Portanto, os sintomas e as crises. Mas, quando surgem as crises e seus
sintomas, é necessário fazermos uma boa anamnese, equivalente a recordar -
relembrar ou rememorar as emoções - que estão associadas a cada sintoma,
incluindo a análise simbólica do órgão, do sistema, da função ou do tecido
doente, e as consequências deste sintoma, tanto no que o indivíduo deixou de
fazer, quanto no que ele passou a fazer, além de uma enorme gama de análises
que podem surgir, contribuindo para que a ferida secreta venha à tona.
Com
isso, nossas mágoas podem ser choradas para evitarmos que outros olhos ou
pessoas as chorem por nós.
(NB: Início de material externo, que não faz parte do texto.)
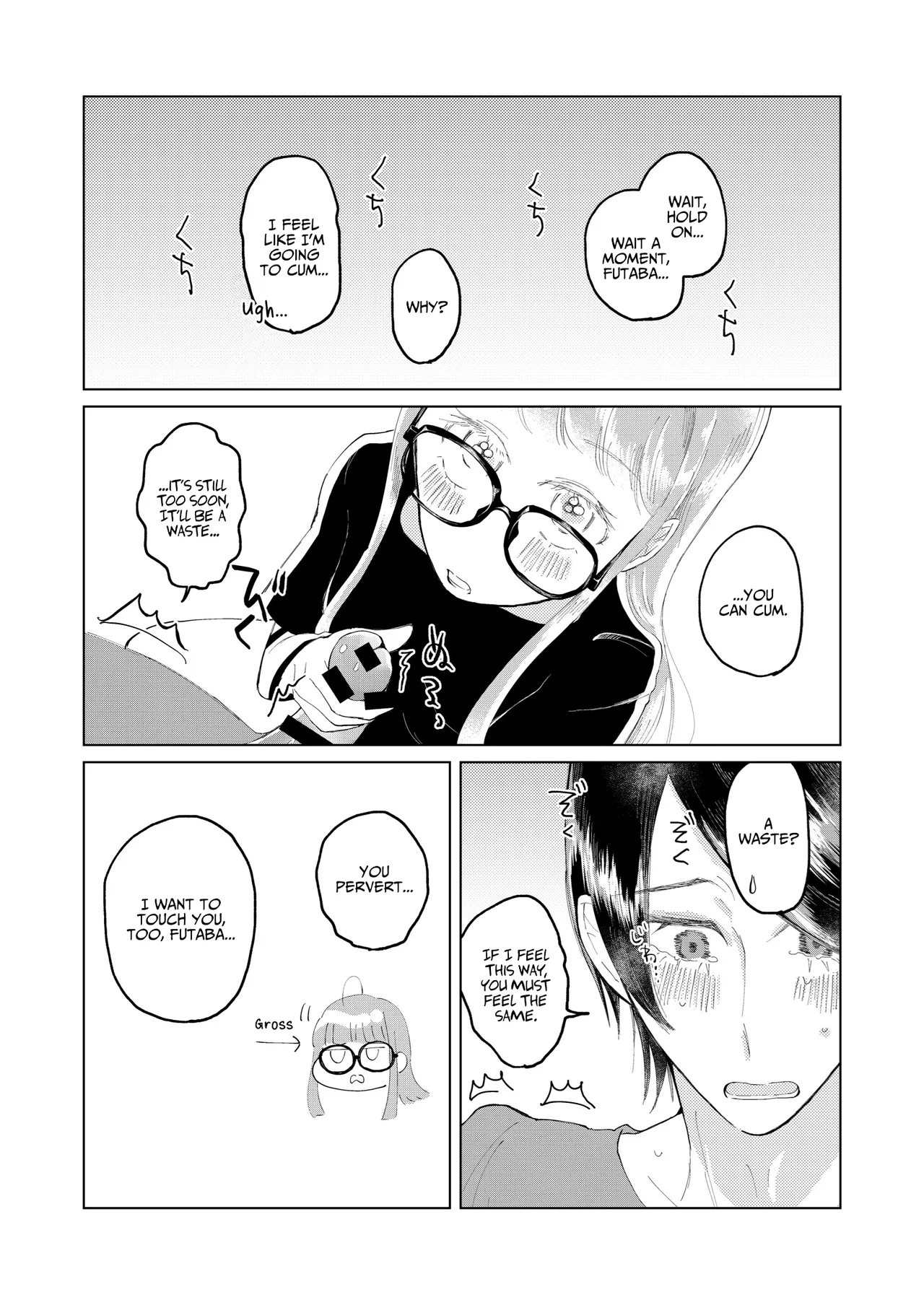 I Have Been That Way Ever Since That Day page 15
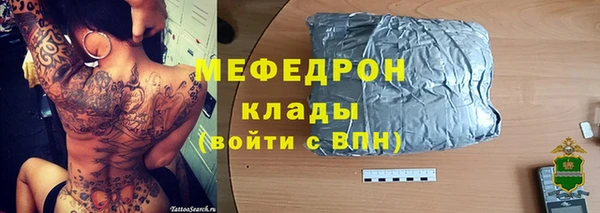 дистиллят марихуана Балахна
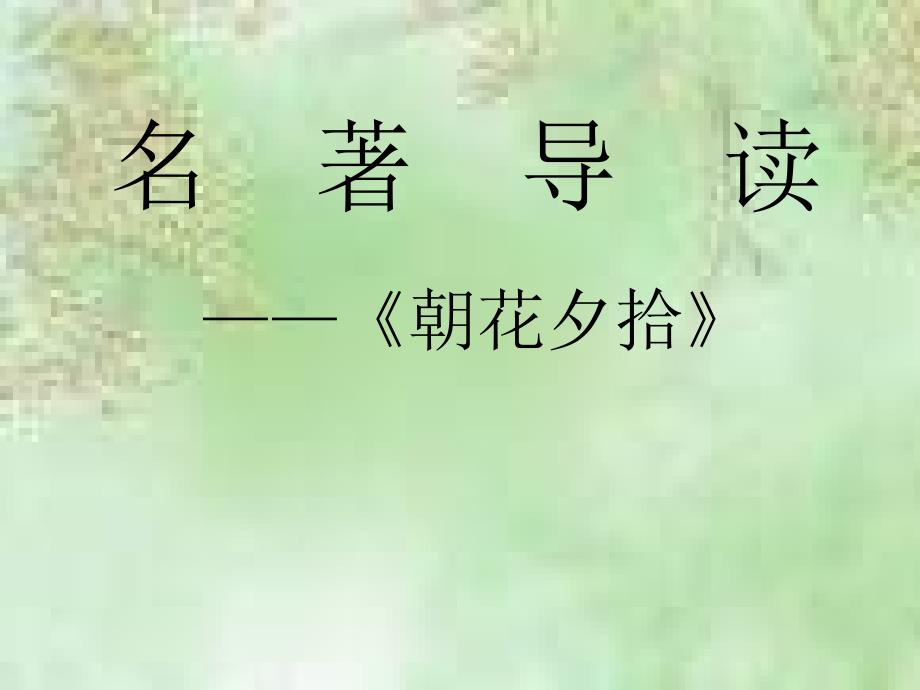 名著导读《朝花夕拾》_第1页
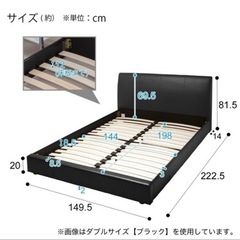 美品　ニトリ　ダブルベットフレームの画像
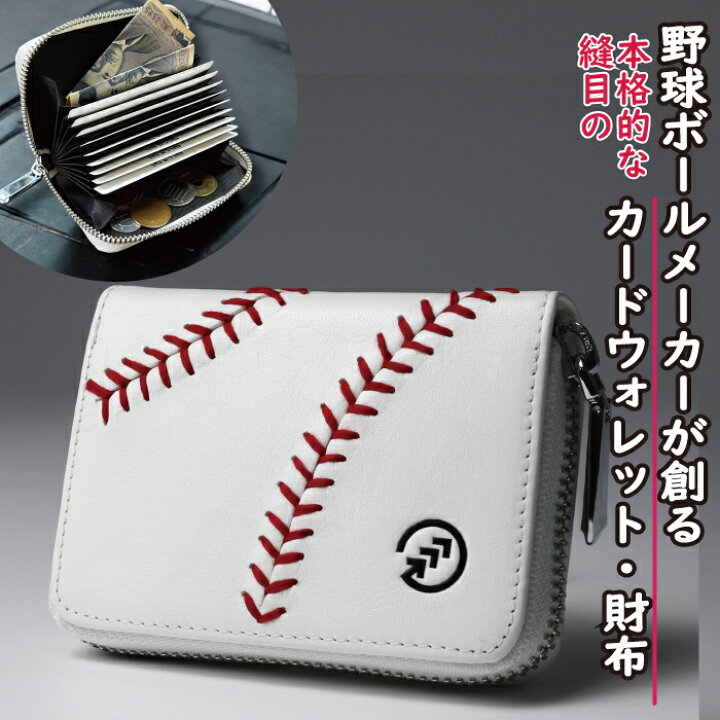 楽天市場】野球ボール 革 財布 カードウォレット 二つ折り 本革 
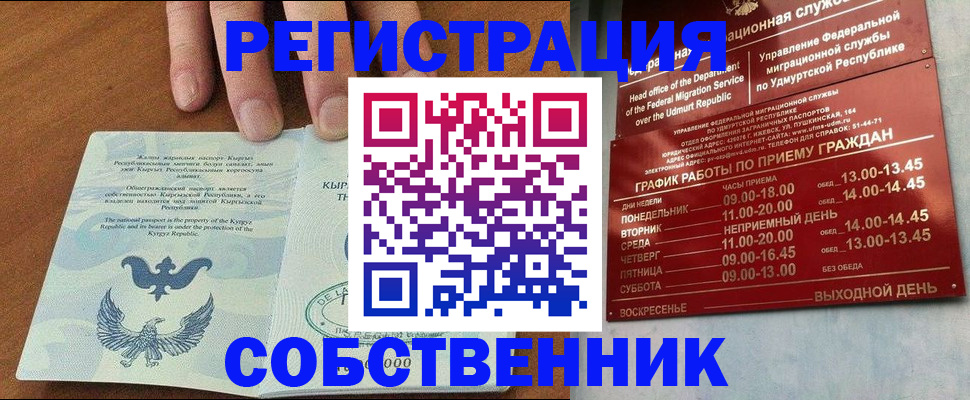 прописка поиск в Воронеже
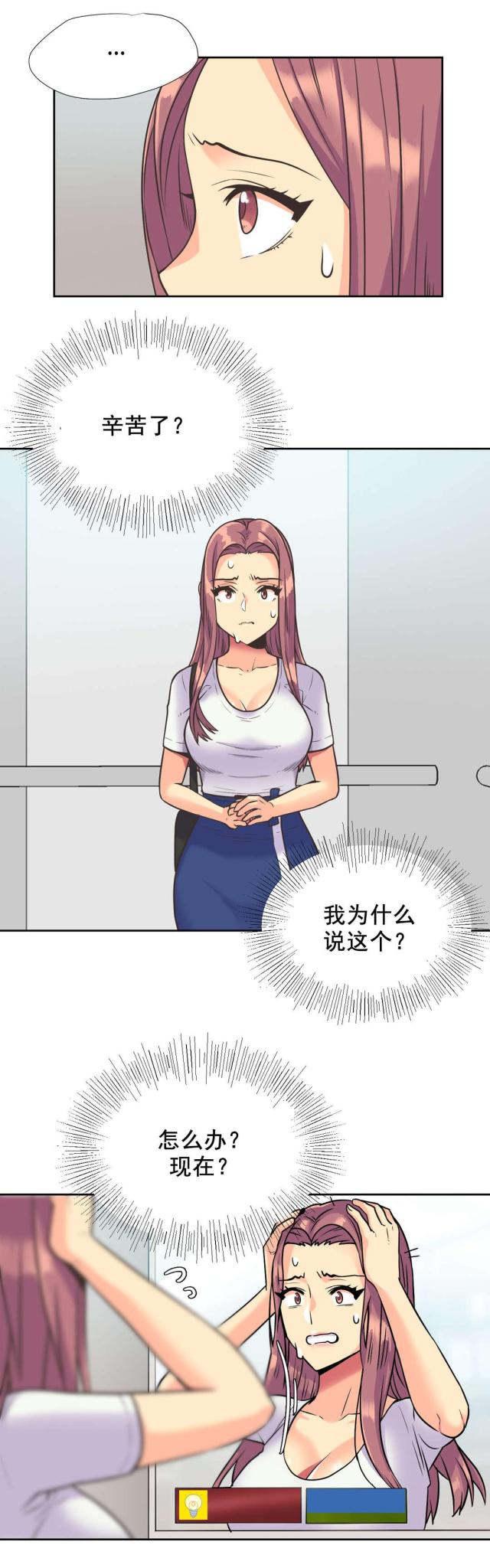 《设计助理》第37话 第15页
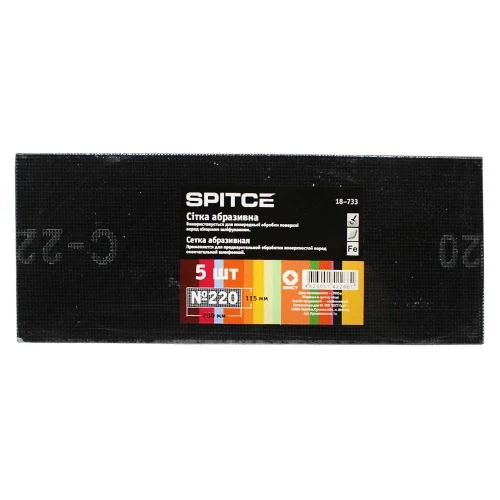 Сітка абразивна SPITCE P220 115×280 мм 5 шт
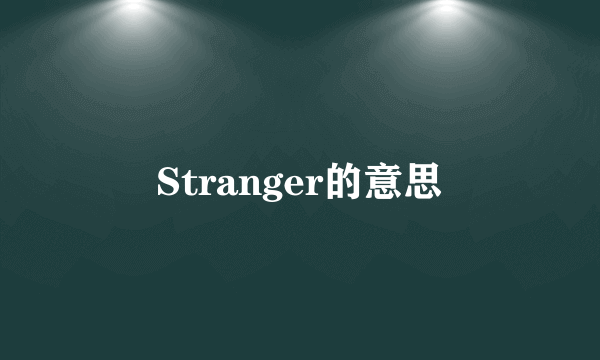 Stranger的意思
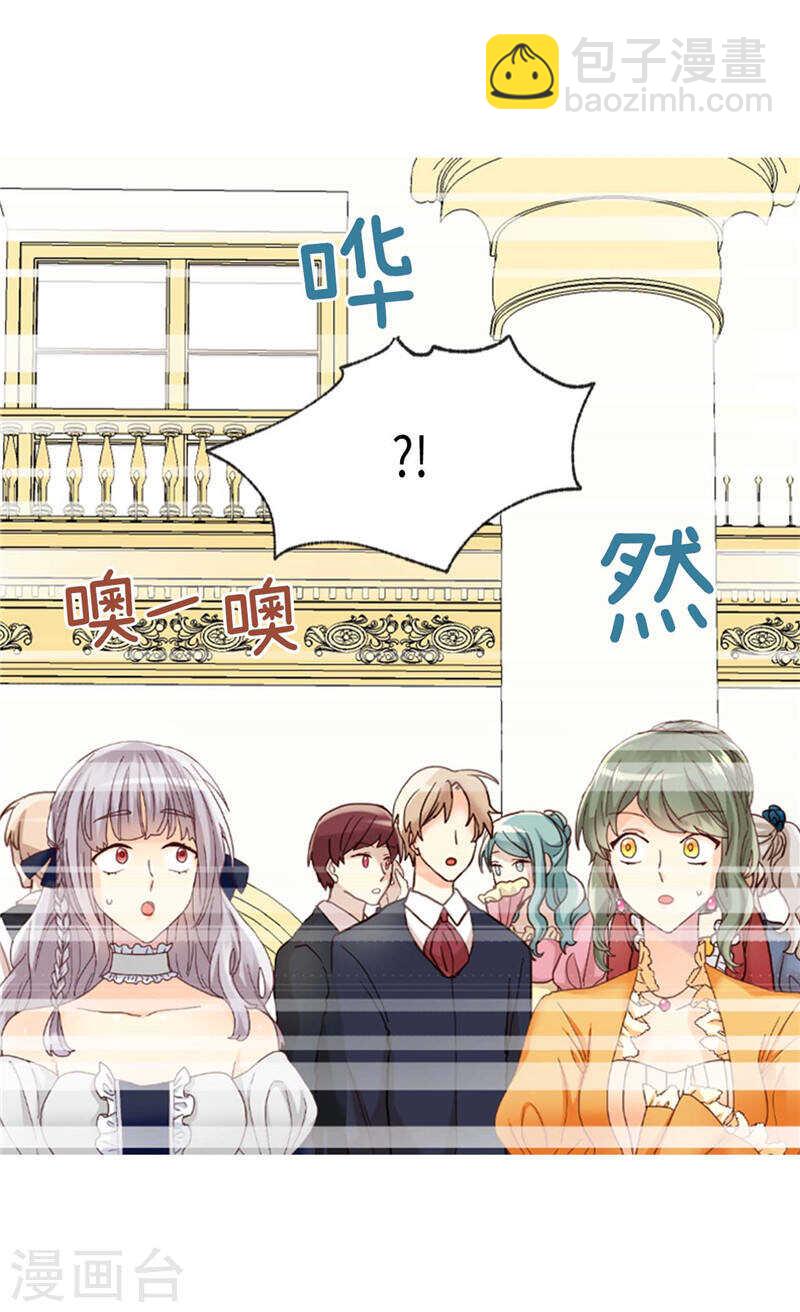 🍜异世界皇妃 第208话 又一个黑发女人？ 第20页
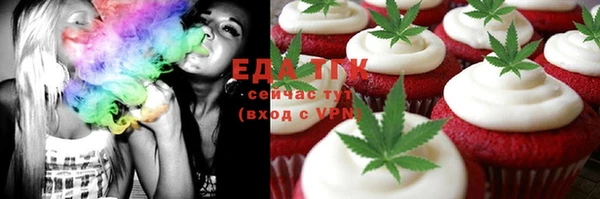 индика Липки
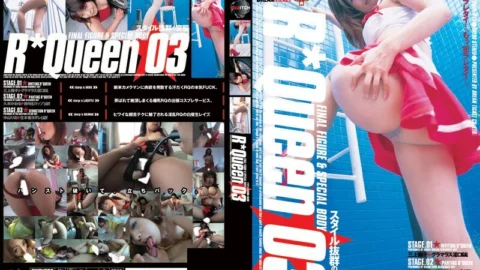 SWD-083 R-Queen 03 – Shoko Mikami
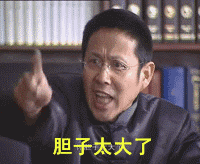 微信图片_20200422083635.gif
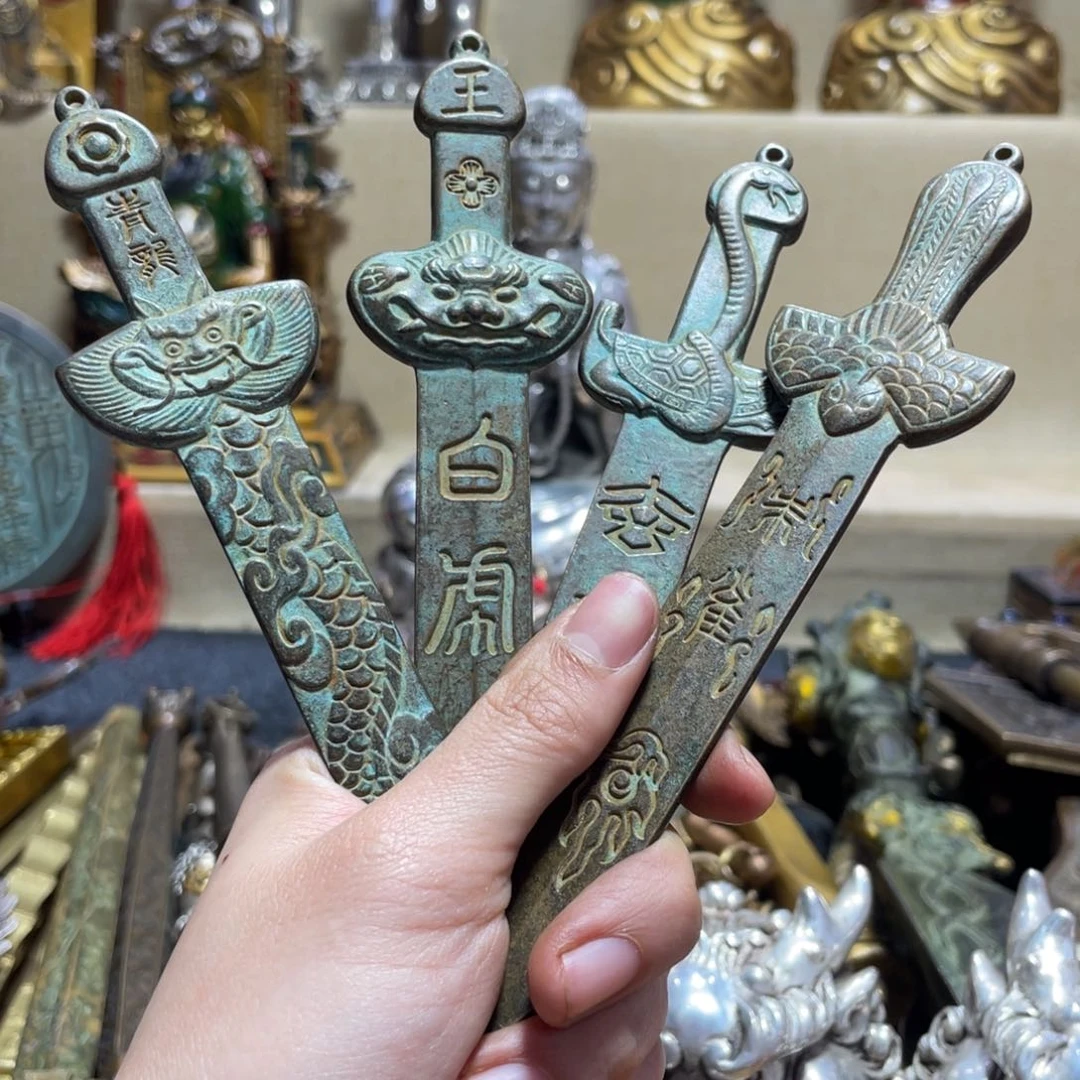 铜器铜器铜器铜器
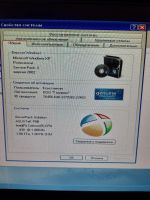 Лот: 15274460. Фото: 4. Системный блок. Красноярск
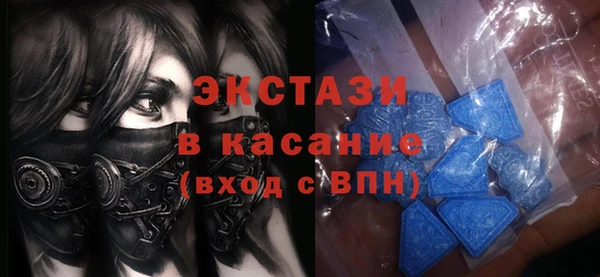 МДМА Осташков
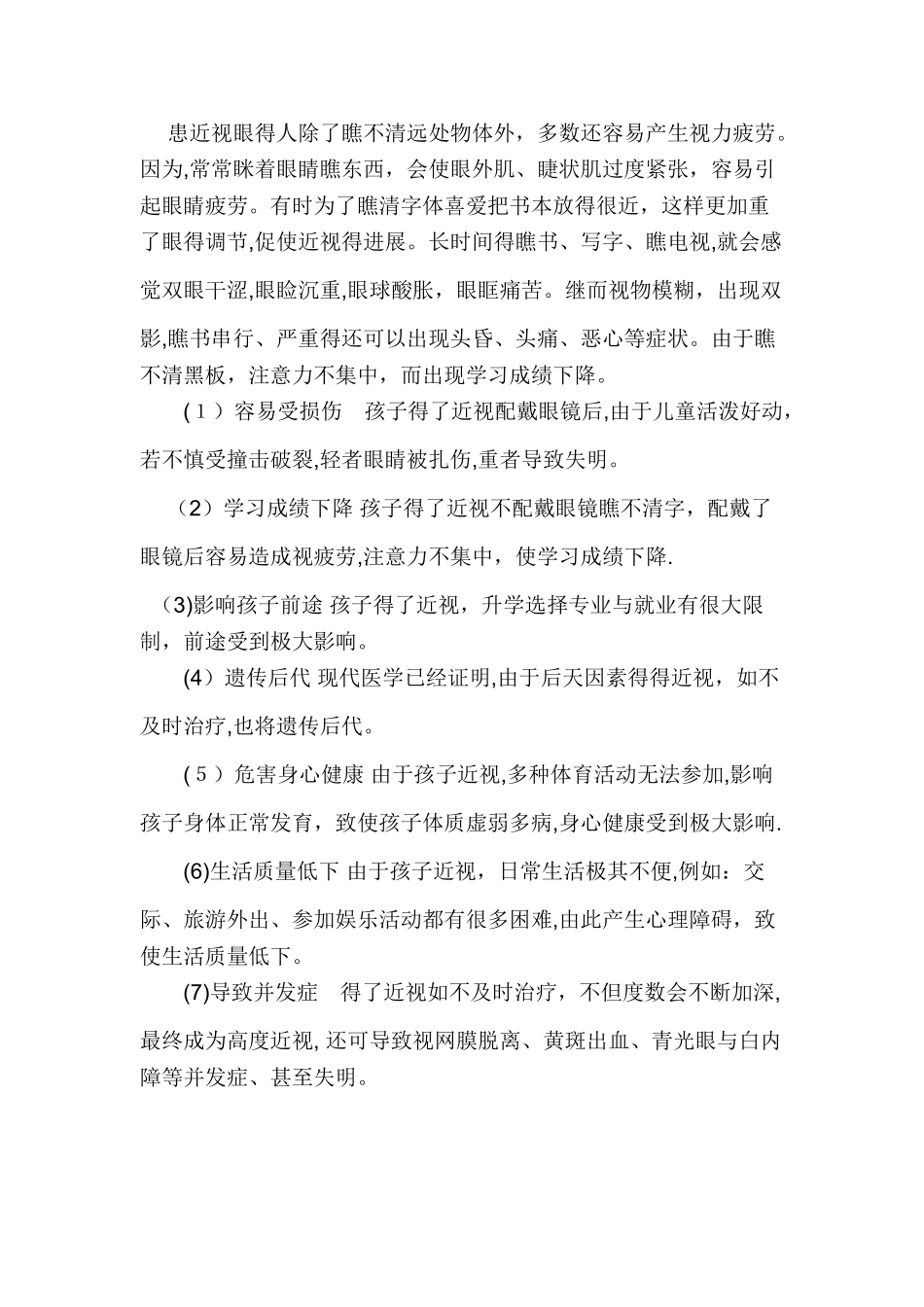 近视健康教育项目计划设计_第3页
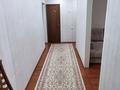 3-комнатная квартира · 62 м² · 4/9 этаж, Гагарина 1/1 — 22 школа за 23 млн ₸ в Уральске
Assim como os ressentimentos, os sentimentos de
culpa, inferioridade, abandono, desejos de vingança, ansiedade ou medo, podem
ser reconhecidos, ressignificados e superados. Só assim a pessoa poderá
envelhecer com bom humor, condição essencial para que o sistema imunológico
atue eficientemente, pois está comprovado que ele reage imediatamente a
qualquer tipo de situação onde esses aspectos negativos estão atuantes no
psiquismo do indivíduo, deixando de ser funcional, chegando até a se voltar
contra o próprio organismo, como é o caso das doenças autoimunes.
Nossa
imunovigilancia é absolutamente capaz de nos deixar protegidos de qualquer
agente antigênico - de genética diferente da nossa - eliminando eficazmente
qualquer tipo de vírus, bactéria, fungo e até vermes nocivos. Além disso, o
sistema imunológico também tem competência de localizar e eliminar toda célula
aberrante que surge em decorrência do contínuo e natural processo de renovação
celular, onde a cada dia morre (por apoptose ou necrose) e nasce (por repasse
mitótico) cerca de um 1trilhão (principalmente, em tecidos epiteliais e
conjuntivos, responsáveis pelos revestimentos e pela sustentação do corpo), das
100 trilhões de células que possuímos. Sem esquecermos que temos dez
vezes mais microrganismos do que células, pertencentes a centenas de espécies,
vivendo simbioticamente em nosso organismo, também regulados pelo sistema
imunológico que, por sua vez, é absolutamente sensível às influencias negativas
do humor.
Essas
considerações servem para mostrar a magnitude e a importância do conhecimento e
da prática da psicossomática no âmbito da saúde. Por tudo isto o profissional
de saúde, independente da sua área de atuação, especialização ou formação,
deveria estar consciente dessas implicações para poder atuar, o melhor
possível, diante de todas as queixas trazidas por seus clientes, evitando a
simples supressão sem o bônus do autoconhecimento, advindo da ampliação
simbólica do mesmo. Além de adquirir a flexibilidade do relacionamento humano e
a capacidade de doação, onde os critérios técnicos são substituídos pela força
da ligação afetiva em busca da cura, que equivale à integração dos opostos por
meio do autoconhecimento, onde o natural pode se expressar livremente no normal
ou, infelizmente, na atual normose coletiva.
WALDEMAR MAGALDI FILHO. Psicólogo,
especialista em Psicologia Junguiana, Psicossomática e Homeopatia.